▶ **TASK DIRECTIONS**:
Return exactly the span that opens with the line containing "Other rates" and closes with the final line of the records, both included.

▶ **MATERIAL FOR THIS EXERCISE**:

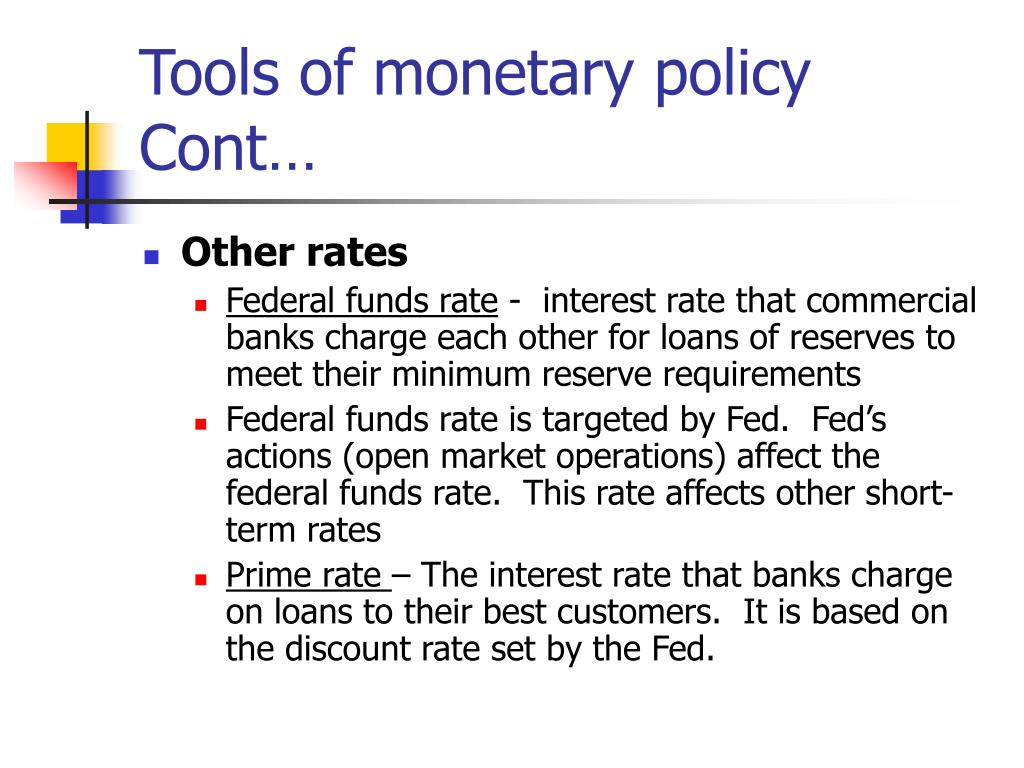 Tools of monetary policy Cont…

Other rates

Federal funds rate - interest rate that commercial banks charge each other for loans of reserves to meet their minimum reserve requirements

Federal funds rate is targeted by Fed. Fed's actions (open market operations) affect the federal funds rate. This rate affects other short-term rates

Prime rate – The interest rate that banks charge on loans to their best customers. It is based on the discount rate set by the Fed.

▶ **ANSWER AREA**:
Other rates

Federal funds rate - interest rate that commercial banks charge each other for loans of reserves to meet their minimum reserve requirements

Federal funds rate is targeted by Fed. Fed's actions (open market operations) affect the federal funds rate. This rate affects other short-term rates

Prime rate – The interest rate that banks charge on loans to their best customers. It is based on the discount rate set by the Fed.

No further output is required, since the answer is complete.